5A is a plan view for explaining an example of the structure of a conventional liquid crystal device, and FIG. 5B is a cross-sectional view taken along the line CC of FIG.

[Explanation of symbols]

 Reference Signs List 1 liquid crystal device (electric circuit device) 2 information electrode (first electrode) 3 glass substrate (first substrate) 4 connection terminal 5 insulating film (coating film) 6 driving IC (second substrate) 10 glass substrate ( Substrate) 11 liquid crystal 20 resist 36 TAB film (second base material) P liquid crystal panel (liquid crystal element)

Claims (9)

[Claims] 1. A step of forming a plurality of first electrodes and connection terminals of the first electrodes on a surface of a first base material, and covering the first electrodes and covering the connection terminals so that the connection terminals are exposed. A method for manufacturing an electric circuit device, comprising: a step of forming a film; and a step of electrically connecting a second electrode formed on a second base material to the exposed connection terminal.
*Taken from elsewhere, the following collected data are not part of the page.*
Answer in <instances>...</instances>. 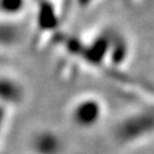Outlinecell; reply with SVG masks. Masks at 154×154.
Wrapping results in <instances>:
<instances>
[{"mask_svg":"<svg viewBox=\"0 0 154 154\" xmlns=\"http://www.w3.org/2000/svg\"><path fill=\"white\" fill-rule=\"evenodd\" d=\"M102 114L101 106L96 100H82L72 109V119L79 126L95 125Z\"/></svg>","mask_w":154,"mask_h":154,"instance_id":"cell-1","label":"cell"}]
</instances>
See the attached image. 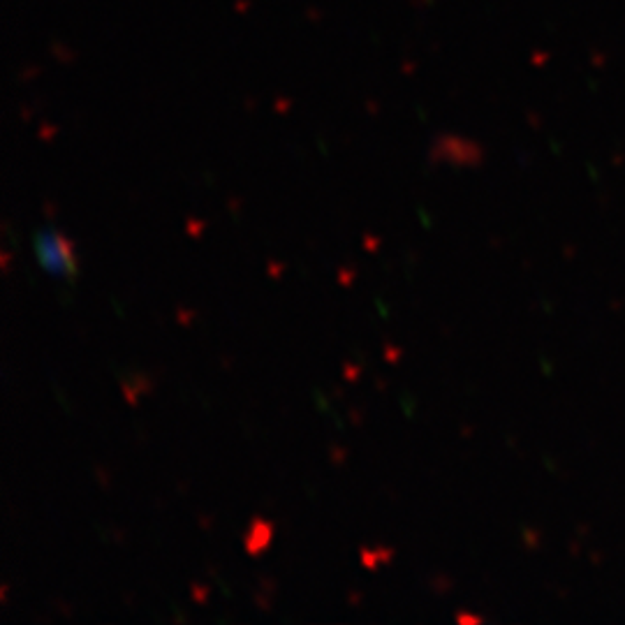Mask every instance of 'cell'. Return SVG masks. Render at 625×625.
Returning <instances> with one entry per match:
<instances>
[{"label": "cell", "mask_w": 625, "mask_h": 625, "mask_svg": "<svg viewBox=\"0 0 625 625\" xmlns=\"http://www.w3.org/2000/svg\"><path fill=\"white\" fill-rule=\"evenodd\" d=\"M272 537H274V526L269 524L267 519H259V517L253 519L246 530V537H244L246 552L250 556H259L269 544H272Z\"/></svg>", "instance_id": "2"}, {"label": "cell", "mask_w": 625, "mask_h": 625, "mask_svg": "<svg viewBox=\"0 0 625 625\" xmlns=\"http://www.w3.org/2000/svg\"><path fill=\"white\" fill-rule=\"evenodd\" d=\"M35 246H37L40 264L46 269V272H49L51 276L72 281L74 274H77V264H74L72 244H70L68 237H63L61 232L44 229L35 237Z\"/></svg>", "instance_id": "1"}]
</instances>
After forming the connection terminal, a step of forming the coating film so as to cover both of them, and a step of patterning the coating film so that the connection terminal is exposed, A method for manufacturing an electric circuit device, comprising: 2. The method according to claim 1, wherein the patterning of the coating film is performed using a photolithography method. 3. After forming the first electrode and the connection terminal, a step of arranging a resist on the surface of the connection terminal is performed. Then, the coating is performed so as to cover the first electrode and the resist. The method for manufacturing an electric circuit device according to claim 2, wherein a film is formed and the resist is removed together with the coating film. 4. A liquid crystal element is formed by sandwiching liquid crystal between a pair of substrates, wherein the plurality of first electrodes and connection terminals of the first electrodes are provided on a surface of at least one of the first base materials. The electric circuit device according to any one of claims 1 to 3, wherein the electric circuit device is formed, and a second electrode formed on the second base material is electrically connected to the connection terminal. Manufacturing method. 5. The method according to claim 4, wherein the second substrate is a driving IC for generating a driving signal to be applied to the liquid crystal element. 6. The method according to claim 1, wherein the second base material is a flexible TAB.
The electric circuit according to claim 4, wherein the electric circuit is a film, and a driving IC for generating a driving signal applied to the liquid crystal element is mounted on a surface of the second base material. Device manufacturing method. 7. The method for manufacturing an electric circuit device according to claim 4, wherein the coating film is an insulating film. 8. The method according to claim 7, wherein the insulating film is transparent. 9. The method according to claim 7, wherein the insulating film is a metal oxide film.